## START EXERCISE MATERIAL
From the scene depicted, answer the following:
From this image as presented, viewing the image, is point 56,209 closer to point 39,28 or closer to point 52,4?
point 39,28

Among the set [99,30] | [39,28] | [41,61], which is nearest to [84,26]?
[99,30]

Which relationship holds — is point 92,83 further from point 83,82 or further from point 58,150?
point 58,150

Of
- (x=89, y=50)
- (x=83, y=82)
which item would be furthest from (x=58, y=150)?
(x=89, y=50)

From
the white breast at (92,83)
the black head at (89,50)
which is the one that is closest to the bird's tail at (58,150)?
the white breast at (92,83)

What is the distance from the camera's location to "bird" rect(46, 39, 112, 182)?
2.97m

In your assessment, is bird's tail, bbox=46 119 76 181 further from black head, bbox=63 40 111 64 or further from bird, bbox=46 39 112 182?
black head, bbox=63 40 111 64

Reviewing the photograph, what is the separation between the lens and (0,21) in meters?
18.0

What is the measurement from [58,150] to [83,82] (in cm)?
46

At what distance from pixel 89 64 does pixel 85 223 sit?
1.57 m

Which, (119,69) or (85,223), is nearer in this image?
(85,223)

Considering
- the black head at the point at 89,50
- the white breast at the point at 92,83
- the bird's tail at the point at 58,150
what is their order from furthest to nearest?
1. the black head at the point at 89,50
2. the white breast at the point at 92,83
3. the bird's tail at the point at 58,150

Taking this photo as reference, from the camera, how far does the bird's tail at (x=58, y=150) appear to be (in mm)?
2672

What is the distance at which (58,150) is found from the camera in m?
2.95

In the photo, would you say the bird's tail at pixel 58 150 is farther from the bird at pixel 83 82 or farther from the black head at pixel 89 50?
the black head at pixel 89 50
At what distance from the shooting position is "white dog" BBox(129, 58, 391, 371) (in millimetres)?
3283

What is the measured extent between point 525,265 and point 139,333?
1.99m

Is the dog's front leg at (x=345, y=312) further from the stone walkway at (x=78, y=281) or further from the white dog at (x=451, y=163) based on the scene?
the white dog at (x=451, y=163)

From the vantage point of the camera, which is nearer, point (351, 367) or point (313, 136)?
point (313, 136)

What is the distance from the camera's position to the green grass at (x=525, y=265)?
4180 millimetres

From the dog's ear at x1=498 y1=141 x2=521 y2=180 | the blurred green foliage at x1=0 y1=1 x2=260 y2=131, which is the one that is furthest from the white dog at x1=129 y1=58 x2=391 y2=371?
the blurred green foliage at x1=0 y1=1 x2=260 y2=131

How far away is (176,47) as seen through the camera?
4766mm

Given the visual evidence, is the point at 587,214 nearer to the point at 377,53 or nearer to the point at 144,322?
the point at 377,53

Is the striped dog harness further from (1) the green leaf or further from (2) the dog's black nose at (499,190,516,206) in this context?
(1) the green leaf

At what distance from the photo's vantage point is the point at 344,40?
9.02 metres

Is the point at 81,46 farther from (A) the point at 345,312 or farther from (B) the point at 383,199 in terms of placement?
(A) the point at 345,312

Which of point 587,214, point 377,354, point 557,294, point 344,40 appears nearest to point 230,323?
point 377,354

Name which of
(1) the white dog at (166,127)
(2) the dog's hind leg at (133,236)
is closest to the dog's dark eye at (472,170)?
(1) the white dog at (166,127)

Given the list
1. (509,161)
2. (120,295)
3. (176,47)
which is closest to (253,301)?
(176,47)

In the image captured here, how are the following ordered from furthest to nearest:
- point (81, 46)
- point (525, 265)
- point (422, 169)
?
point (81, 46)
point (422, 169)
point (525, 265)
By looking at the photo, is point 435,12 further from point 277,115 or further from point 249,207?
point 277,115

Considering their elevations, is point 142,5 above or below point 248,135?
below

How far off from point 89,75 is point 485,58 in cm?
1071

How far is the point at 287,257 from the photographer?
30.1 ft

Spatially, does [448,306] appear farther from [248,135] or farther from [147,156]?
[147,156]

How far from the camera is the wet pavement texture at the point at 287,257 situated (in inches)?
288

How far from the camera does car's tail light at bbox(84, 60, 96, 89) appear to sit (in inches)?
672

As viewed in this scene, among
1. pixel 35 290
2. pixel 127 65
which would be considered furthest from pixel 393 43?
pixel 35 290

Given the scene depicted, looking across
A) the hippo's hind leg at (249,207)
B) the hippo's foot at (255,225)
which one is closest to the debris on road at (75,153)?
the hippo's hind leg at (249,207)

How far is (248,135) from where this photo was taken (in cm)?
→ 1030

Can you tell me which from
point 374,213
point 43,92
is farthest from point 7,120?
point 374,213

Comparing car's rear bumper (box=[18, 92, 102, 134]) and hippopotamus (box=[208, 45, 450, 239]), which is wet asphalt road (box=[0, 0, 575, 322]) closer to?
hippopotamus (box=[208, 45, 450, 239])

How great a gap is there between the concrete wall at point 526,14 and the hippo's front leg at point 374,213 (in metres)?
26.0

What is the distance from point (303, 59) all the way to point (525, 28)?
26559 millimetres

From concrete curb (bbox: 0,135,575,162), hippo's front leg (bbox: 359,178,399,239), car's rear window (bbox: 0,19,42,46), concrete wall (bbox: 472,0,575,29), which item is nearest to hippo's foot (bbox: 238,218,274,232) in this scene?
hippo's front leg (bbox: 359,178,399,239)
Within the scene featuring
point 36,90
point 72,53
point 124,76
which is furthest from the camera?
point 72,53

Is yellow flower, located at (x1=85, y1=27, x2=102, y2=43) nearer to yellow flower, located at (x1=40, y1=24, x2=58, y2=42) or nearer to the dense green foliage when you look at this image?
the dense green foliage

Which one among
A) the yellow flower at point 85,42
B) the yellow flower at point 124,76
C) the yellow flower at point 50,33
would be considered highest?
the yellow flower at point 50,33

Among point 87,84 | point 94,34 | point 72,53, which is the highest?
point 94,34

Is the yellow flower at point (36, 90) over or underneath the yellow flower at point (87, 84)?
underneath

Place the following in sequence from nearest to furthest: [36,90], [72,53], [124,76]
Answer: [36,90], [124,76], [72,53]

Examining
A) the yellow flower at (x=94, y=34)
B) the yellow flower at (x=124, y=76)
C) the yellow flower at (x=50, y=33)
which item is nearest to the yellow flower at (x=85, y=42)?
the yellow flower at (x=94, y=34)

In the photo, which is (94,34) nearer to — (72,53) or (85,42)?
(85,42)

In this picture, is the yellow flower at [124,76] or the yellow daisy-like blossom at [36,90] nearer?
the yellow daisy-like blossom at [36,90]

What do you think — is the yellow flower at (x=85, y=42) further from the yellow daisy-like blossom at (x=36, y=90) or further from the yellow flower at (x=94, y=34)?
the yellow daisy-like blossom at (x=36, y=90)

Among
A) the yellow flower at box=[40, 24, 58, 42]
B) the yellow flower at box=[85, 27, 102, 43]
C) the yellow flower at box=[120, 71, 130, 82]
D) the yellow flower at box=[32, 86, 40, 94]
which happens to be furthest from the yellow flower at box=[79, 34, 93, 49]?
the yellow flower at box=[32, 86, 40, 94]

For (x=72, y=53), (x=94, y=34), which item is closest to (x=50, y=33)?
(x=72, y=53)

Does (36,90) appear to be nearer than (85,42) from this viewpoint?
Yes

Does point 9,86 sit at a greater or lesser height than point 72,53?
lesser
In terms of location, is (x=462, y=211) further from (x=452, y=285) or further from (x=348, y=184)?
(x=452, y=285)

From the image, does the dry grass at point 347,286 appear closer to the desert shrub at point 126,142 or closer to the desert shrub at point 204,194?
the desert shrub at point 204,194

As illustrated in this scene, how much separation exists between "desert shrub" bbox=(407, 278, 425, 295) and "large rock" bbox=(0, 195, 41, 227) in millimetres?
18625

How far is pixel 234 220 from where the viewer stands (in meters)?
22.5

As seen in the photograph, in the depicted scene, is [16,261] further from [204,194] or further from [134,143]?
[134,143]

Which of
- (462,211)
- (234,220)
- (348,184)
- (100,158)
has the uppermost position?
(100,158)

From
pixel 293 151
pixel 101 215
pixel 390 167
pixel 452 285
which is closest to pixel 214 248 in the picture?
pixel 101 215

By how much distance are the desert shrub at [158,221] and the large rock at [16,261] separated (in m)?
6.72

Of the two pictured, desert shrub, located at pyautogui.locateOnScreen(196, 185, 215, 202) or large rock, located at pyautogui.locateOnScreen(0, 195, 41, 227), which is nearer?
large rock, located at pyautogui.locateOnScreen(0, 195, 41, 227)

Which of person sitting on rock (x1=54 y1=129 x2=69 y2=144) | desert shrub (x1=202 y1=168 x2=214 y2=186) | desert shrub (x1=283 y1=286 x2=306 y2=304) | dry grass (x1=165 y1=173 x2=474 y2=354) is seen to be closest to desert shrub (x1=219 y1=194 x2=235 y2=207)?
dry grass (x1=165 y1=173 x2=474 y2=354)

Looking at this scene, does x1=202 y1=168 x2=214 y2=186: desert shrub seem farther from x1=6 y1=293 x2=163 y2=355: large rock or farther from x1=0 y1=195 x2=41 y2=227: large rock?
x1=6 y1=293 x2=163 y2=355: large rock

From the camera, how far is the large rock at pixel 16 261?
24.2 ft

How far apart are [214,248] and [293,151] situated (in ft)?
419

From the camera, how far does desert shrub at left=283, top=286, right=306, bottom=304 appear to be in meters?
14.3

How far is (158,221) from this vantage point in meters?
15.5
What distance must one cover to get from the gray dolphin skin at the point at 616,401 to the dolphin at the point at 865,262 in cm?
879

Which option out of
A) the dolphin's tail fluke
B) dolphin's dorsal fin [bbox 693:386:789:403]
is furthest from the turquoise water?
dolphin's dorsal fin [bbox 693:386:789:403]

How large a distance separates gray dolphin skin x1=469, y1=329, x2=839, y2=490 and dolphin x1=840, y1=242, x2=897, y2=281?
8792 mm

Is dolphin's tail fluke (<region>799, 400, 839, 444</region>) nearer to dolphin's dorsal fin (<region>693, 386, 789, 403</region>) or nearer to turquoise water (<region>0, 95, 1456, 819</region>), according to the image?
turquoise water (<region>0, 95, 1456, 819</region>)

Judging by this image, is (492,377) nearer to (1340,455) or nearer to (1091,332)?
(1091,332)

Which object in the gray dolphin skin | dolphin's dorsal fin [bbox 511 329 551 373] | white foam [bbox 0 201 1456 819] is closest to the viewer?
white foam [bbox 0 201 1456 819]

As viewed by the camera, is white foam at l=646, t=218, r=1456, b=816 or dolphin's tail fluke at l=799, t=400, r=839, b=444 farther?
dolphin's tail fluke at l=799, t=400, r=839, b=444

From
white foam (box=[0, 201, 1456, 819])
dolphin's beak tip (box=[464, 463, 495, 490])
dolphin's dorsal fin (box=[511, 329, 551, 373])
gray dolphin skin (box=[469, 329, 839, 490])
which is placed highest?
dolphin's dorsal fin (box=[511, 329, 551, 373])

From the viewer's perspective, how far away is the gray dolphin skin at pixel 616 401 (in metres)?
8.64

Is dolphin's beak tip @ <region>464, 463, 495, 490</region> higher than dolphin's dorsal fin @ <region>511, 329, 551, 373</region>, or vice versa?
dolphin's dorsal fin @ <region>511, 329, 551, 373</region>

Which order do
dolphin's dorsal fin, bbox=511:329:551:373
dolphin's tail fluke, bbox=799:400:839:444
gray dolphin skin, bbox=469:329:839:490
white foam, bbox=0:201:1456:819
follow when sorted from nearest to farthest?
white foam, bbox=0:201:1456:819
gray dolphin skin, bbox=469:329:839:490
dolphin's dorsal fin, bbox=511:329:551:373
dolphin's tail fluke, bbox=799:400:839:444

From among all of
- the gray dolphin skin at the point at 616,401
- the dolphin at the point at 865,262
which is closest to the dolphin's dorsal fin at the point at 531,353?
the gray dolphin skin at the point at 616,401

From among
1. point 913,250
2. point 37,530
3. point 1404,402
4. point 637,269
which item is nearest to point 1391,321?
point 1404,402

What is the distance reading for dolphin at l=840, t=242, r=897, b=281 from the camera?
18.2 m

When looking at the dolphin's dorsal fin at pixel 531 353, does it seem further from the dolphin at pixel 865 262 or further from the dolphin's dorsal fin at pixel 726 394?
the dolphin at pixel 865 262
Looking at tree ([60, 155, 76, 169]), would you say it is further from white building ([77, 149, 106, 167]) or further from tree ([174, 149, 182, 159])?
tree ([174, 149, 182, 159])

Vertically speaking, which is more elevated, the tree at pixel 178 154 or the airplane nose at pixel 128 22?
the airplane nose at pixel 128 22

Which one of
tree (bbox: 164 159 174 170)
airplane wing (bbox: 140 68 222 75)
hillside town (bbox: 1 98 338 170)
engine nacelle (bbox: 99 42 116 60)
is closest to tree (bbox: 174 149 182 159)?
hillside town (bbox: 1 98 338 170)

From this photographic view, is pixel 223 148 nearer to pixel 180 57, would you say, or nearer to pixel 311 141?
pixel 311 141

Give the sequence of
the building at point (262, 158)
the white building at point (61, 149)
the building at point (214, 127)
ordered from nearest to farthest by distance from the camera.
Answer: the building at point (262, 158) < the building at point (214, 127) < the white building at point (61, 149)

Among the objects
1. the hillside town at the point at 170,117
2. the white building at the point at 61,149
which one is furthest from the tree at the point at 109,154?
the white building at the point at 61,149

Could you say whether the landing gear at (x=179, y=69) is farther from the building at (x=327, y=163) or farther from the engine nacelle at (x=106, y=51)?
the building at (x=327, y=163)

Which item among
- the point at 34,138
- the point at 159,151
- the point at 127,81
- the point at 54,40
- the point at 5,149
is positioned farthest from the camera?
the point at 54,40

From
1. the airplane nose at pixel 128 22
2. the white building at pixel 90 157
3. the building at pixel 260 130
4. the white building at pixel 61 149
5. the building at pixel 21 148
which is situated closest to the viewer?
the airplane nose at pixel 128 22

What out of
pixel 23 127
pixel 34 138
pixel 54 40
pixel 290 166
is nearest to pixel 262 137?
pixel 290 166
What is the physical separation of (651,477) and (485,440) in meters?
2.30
## END EXERCISE MATERIAL
YOUR TASK —
Write out only what runs from the line holding "Vertically speaking, which" through the last line of the records, exactly as shown.

TASK RESPONSE —
Vertically speaking, which is more elevated, the tree at pixel 178 154 or the airplane nose at pixel 128 22?
the airplane nose at pixel 128 22

Which one of
tree (bbox: 164 159 174 170)
airplane wing (bbox: 140 68 222 75)
hillside town (bbox: 1 98 338 170)
engine nacelle (bbox: 99 42 116 60)
is closest to tree (bbox: 174 149 182 159)?
hillside town (bbox: 1 98 338 170)

From this photographic view, is pixel 223 148 nearer to pixel 180 57, would you say, or nearer to pixel 311 141?
pixel 311 141

Give the sequence of
the building at point (262, 158)
the white building at point (61, 149)
the building at point (214, 127)
ordered from nearest to farthest by distance from the camera.
Answer: the building at point (262, 158) < the building at point (214, 127) < the white building at point (61, 149)

Among the objects
1. the hillside town at the point at 170,117
2. the white building at the point at 61,149
which one is furthest from the tree at the point at 109,154?
the white building at the point at 61,149

Could you say whether the landing gear at (x=179, y=69) is farther from the building at (x=327, y=163) or farther from the engine nacelle at (x=106, y=51)?
the building at (x=327, y=163)

Which item among
- the point at 34,138
- the point at 159,151
- the point at 127,81
- the point at 54,40
- the point at 5,149
is positioned farthest from the camera?
the point at 54,40

From
1. the airplane nose at pixel 128 22
2. the white building at pixel 90 157
3. the building at pixel 260 130
4. the white building at pixel 61 149
5. the building at pixel 21 148
which is situated closest to the viewer?
the airplane nose at pixel 128 22

What out of
pixel 23 127
pixel 34 138
pixel 54 40
pixel 290 166
is nearest to pixel 262 137?
pixel 290 166
What is the physical separation of (651,477) and (485,440) in meters?
2.30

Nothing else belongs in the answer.